The United States said Tuesday that Russia’s move into eastern Ukraine amounts to the “beginning of an invasion” and warned that “severe” sanctions would be announced shortly.
“We think this is, yes, the beginning of an invasion, Russia’s latest invasion into Ukraine, and you’re already seeing the beginning of our response, that we said will be swift and severe,” deputy national security advisor Jonathan Finer told CNN.
The White House also welcomed Germany’s decision to halt the mammoth Nord Stream 2 pipeline project meant to deliver Russian natural gas to Europe.
President Joe Biden “made clear that if Russia invaded Ukraine, we would act with Germany to ensure Nord Stream 2 does not move forward… We will be following up with our own measures today,” Press Secretary Jen Psaki tweeted.
Russian President Vladimir Putin sharply escalated the crisis in eastern Europe on Monday when he announced recognition of independence for two separatist enclaves that Moscow supports in Ukraine — and said Russia’s military would be responsible for what he called “peacekeeping.”
It was not immediately clear what the scope and timing of Russian “peacekeeping” troop movements would be and, crucially, whether Russia will now openly support the separatists in their goal to seize even more Ukrainian territory across the Donbas region.
Biden immediately reacted by imposing economic sanctions on the two enclaves.
But while the United States and other Western allies condemned a violation of pro-Western Ukraine’s territorial integrity, Washington was initially cautious about whether to characterize Putin’s move is an invasion, thereby triggering much wider Western sanctions against Russia itself.

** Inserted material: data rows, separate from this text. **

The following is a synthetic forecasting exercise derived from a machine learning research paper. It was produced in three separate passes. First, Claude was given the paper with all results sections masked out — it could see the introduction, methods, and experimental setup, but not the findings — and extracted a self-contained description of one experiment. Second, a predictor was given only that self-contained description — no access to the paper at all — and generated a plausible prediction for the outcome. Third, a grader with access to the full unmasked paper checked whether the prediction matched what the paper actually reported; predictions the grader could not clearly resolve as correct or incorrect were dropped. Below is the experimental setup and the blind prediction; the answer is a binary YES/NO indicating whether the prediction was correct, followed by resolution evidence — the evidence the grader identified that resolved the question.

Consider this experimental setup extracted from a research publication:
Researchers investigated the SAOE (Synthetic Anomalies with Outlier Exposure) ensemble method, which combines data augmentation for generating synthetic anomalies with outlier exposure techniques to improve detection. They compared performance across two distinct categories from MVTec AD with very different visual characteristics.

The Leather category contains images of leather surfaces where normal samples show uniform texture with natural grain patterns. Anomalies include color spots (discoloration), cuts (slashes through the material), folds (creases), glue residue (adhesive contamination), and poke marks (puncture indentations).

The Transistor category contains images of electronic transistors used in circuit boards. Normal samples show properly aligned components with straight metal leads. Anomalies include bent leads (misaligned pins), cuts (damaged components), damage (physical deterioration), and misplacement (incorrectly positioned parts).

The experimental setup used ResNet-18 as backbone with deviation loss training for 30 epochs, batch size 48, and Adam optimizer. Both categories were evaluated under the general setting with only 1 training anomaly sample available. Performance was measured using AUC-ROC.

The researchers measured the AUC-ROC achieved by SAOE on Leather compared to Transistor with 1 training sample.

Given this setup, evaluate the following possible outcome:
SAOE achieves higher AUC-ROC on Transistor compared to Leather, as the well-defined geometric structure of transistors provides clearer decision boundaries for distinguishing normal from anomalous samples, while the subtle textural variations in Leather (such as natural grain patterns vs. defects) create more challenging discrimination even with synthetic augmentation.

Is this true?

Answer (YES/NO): NO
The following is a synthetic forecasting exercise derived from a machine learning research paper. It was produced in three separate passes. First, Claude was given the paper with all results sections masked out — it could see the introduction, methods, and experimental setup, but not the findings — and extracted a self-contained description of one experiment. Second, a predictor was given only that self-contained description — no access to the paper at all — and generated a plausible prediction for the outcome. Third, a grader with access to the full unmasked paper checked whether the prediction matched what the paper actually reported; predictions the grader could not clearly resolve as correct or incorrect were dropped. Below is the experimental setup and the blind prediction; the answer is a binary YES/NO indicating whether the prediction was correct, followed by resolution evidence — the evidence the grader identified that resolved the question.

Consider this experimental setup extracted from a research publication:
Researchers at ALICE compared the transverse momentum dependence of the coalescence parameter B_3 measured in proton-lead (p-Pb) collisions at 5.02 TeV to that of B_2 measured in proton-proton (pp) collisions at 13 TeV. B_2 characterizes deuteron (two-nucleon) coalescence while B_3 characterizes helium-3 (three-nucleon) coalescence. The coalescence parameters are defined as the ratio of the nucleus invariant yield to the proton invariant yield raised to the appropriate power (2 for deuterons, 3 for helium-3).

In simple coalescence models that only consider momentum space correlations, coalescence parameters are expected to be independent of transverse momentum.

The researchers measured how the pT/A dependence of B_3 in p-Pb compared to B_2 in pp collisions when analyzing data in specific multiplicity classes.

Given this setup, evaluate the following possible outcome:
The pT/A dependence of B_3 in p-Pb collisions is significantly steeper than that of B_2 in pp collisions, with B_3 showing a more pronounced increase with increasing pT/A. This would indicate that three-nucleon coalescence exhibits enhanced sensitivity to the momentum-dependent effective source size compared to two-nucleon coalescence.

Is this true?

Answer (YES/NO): NO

“We are going to assess what Russia’s done,” a US official told reporters, stressing that Russian forces have already been deployed covertly in the separatist areas for eight years.
“Russian troops moving into Donbas would not be a new step,” he said.
“We’ll continue to pursue diplomacy until the tanks roll.”
Later Monday a White House spokesperson first revealed that new sanctions would be announced, indicating that the position was hardening.
Beyond Nord Stream 2
Secretary of State Antony Blinken slammed Russia’s recognition of the separatist areas as a sign Putin had no interest in negotiating, saying it “directly contradicts Russia’s claimed commitment to diplomacy, and is a clear attack on Ukraine’s sovereignty.”
Putin’s announcement also sparked intense phone diplomacy between Washington, European capitals and Ukraine as the United States tries to maintain unity among dozens of partners over how to respond to Russia, which supplies much of the European Union’s energy supplies.
After announcing a stop to the near-completed Nord Stream 2 pipeline project, German Chancellor Olaf Scholz warned Russia “there are also other sanctions that we can introduce if further measures are taken.”
On Friday, the deputy US national security advisor for international economics, Daleep Singh, warned that the full set of sanctions under preparation would turn Russia into an international “pariah.”